REQUIREMENT
Reproduce verbatim the lines starting with the line containing "Bearing in mind" and continuing through the line containing "169 centimetres", both included, and no others.

LISTED ENTRIES
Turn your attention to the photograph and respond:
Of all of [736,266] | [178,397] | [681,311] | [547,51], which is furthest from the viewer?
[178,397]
--
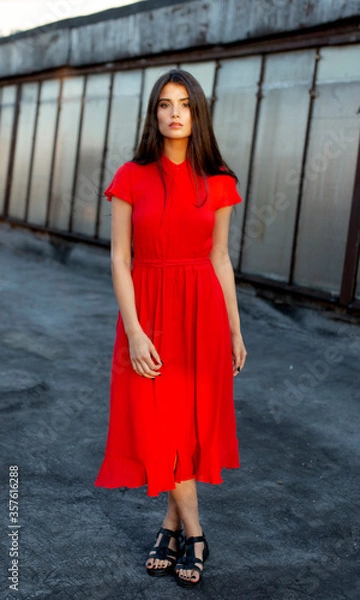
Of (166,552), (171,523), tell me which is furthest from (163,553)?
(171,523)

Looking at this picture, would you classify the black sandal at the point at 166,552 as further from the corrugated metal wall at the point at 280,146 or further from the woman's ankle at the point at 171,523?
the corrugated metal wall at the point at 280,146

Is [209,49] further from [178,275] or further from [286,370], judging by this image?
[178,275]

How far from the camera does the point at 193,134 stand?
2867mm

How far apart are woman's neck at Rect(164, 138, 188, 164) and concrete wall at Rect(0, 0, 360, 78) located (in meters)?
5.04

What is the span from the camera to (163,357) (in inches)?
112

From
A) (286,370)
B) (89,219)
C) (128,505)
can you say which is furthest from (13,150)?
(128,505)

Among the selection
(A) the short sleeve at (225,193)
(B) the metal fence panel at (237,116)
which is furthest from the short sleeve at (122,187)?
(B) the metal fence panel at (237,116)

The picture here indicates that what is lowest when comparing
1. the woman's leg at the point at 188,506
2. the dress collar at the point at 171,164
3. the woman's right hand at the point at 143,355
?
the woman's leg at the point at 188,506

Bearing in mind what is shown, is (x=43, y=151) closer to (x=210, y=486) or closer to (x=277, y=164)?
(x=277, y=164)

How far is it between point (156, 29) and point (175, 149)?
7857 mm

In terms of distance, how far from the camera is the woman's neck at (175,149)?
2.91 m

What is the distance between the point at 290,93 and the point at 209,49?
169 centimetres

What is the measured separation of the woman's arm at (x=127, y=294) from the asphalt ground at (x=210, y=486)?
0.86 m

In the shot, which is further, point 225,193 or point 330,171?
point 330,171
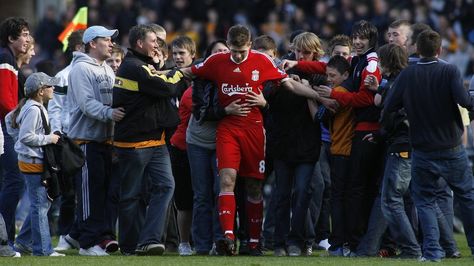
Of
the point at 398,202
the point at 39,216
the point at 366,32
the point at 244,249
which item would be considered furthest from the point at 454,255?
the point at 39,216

WRITTEN ANSWER
Bearing in mind what is shown, is (x=43, y=151) closer to (x=210, y=486) or closer to (x=277, y=164)?
(x=277, y=164)

How far is it between point (156, 29) and point (175, 149)?
7857 mm

In terms of distance, how far from the camera is the woman's neck at (175,149)?
2.91 m

What is the distance between the point at 290,93 and the point at 209,49?
169 centimetres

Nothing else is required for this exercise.